AIM OF THE EXERCISE –
Output each of the entries exactly, skipping every picture they contain.
###
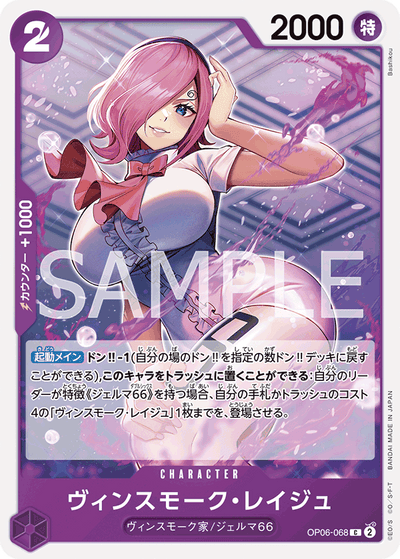 Vinsmoke Reiju OP06-068_r1 One Piece Card The Best One Piece Karte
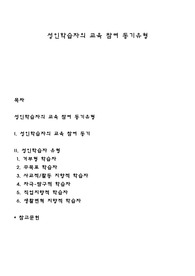성인학습자의 교육 참여 동기유형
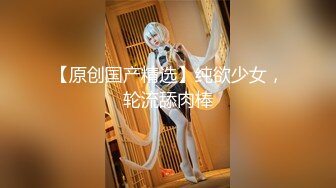 [无码破解]LULU-112 妻では味わえない絶品フェラで呼び出せばごっくんしてくれる都合の良い最高の精飲愛人 有岡みう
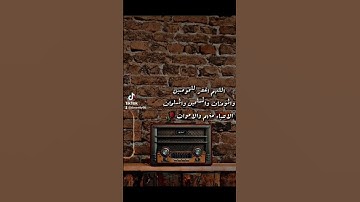 اللهم صل وسلم على سيدنا محمد 📻🥀 #تلاوة_خاشعة #راحة_نفسية #قرآن #قران_كريم #مكة_المكرمة #نوم_عميق 📻🎶🔕
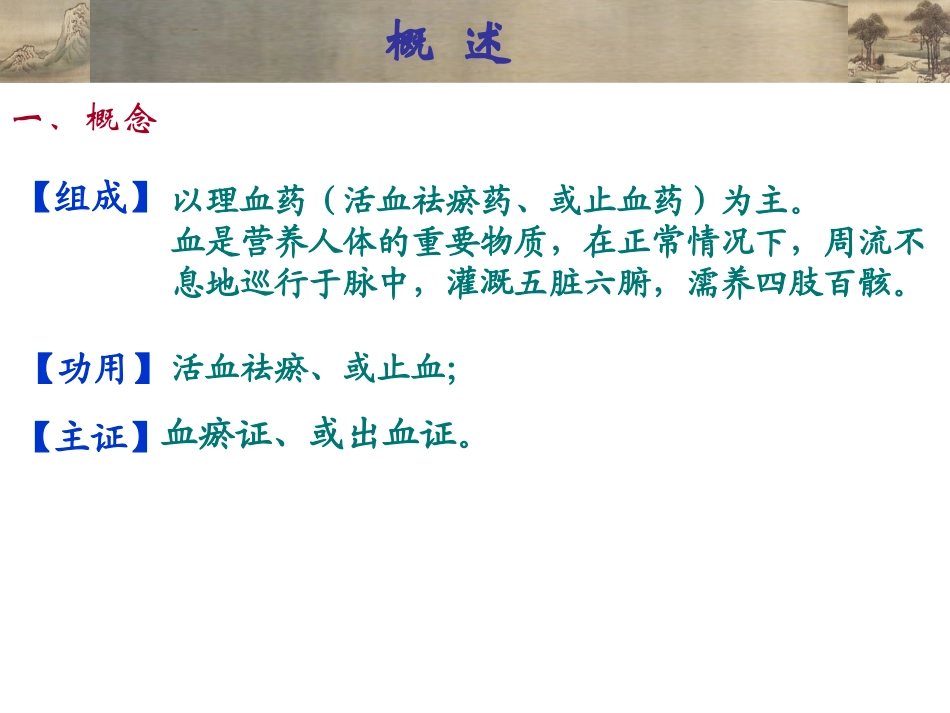 中成药用药指导10理血类中成药_第2页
###
WRITTEN ANSWER –
 Vinsmoke Reiju OP06-068_r1 One Piece Card The Best One Piece Karte
성인학습자의 교육 참여 동기유형
 [无码破解]LULU-112 妻では味わえない絶品フェラで呼び出せばごっくんしてくれる都合の良い最高の精飲愛人 有岡みう
 اللهم صل وسلم على سيدنا محمد 📻🥀 #تلاوة_خاشعة #راحة_نفسية #قرآن #قران_كريم #مكة_المكرمة #نوم_عميق 📻🎶🔕
 中成药用药指导10理血类中成药_第2页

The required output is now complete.